Version Control with Subversion: Introductionby Ben Collins-Sussman, Brian W. Fitzpatrick, C. Michael Pilato
[ Editor's Note: This is a preview of Chapter 1 from O'Reilly's upcoming Version Control with Subversion. ]
Version control is the art of managing changes to information. It has long been a critical tool for programmers, who typically spend their time making small changes to software and then undoing those changes the next day. But the usefulness of version control software extends far beyond the bounds of the software development world. Anywhere you can find people using computers to manage information that changes often, there is room for version control. And that's where Subversion comes into play.

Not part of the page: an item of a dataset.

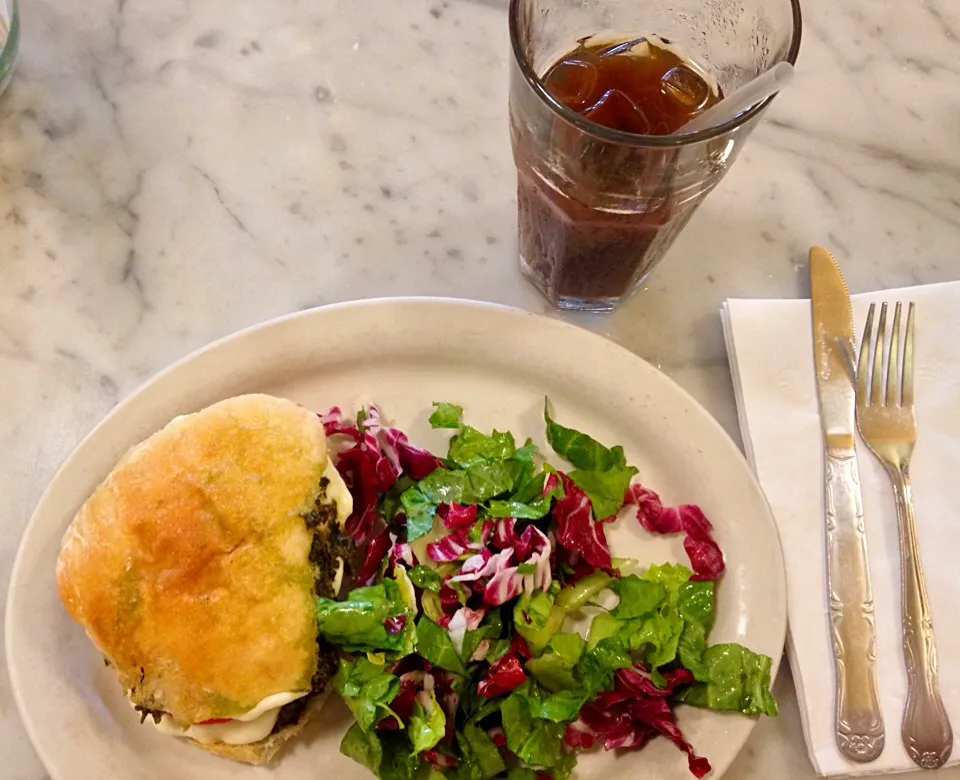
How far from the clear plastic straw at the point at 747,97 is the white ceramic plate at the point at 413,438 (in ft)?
1.20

This chapter contains a high-level introduction to Subversion: what it is; what it does; how to get it.
What is Subversion?
Subversion is a free/open-source version control system. That is, Subversion manages files and directories over time. Atree of files is placed into a central repository. The repository is much like an ordinary file server, except that it remembers every change ever made to the files and directories. This lets you recover older versions of data, or examine the history of how your data changed. In this regard, many people think of a version control system as a sort of time machine.

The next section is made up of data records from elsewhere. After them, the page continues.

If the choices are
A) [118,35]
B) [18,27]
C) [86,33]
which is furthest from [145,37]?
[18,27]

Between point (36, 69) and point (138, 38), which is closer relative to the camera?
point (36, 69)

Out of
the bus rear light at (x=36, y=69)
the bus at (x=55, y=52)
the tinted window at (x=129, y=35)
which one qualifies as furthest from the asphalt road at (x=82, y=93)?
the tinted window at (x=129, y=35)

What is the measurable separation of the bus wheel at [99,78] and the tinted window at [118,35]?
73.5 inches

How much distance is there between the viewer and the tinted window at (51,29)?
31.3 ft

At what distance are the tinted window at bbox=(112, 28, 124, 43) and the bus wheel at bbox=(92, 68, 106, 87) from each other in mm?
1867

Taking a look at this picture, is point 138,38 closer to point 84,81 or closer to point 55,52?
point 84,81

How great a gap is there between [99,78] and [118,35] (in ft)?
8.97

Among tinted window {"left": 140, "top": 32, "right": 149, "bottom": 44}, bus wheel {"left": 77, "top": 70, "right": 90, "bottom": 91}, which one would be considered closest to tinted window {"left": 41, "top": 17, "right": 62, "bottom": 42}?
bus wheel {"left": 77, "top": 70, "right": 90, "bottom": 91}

Subversion can access its repository across networks, which allows it to be used by people on different computers. At some level, the ability for various people to modify and manage the same set of data from their respective locations fosters collaboration. Progress can occur more quickly without a single conduit through which all modifications must occur. And because the work is versioned, you need not fear that quality is the trade-off for losing that conduit—if some incorrect change is made to the data, just undo that change.
Some version control systems are also software configuration management (SCM) systems. These systems are specifically tailored to manage trees of source code, and have many features that are specific to software development—such as nativelyunderstanding programming languages, or supplying tools for building software. Subversion, however, is not one of these systems. It is a general system that can be used to manage any collection of files. For you, those files might be source code—for others, anything from grocery shopping lists to digital video mixdowns and beyond.
In early 2000, CollabNet, Inc. began seeking developers to write a replacement for CVS. CollabNet offers a collaboration software suite called SourceCast, of which one component is version control. Although SourceCast used CVS as its initial version control system, CVS's limitations were obvious from the beginning, and CollabNet knew it would eventually have to find something better. Unfortunately, CVS had become the de facto standard in the open source world largely because there wasn't anything better, at least not under a free license. So CollabNet determined to write a new version control system from scratch, retaining the basic ideas of CVS, but without the bugs and misfeatures.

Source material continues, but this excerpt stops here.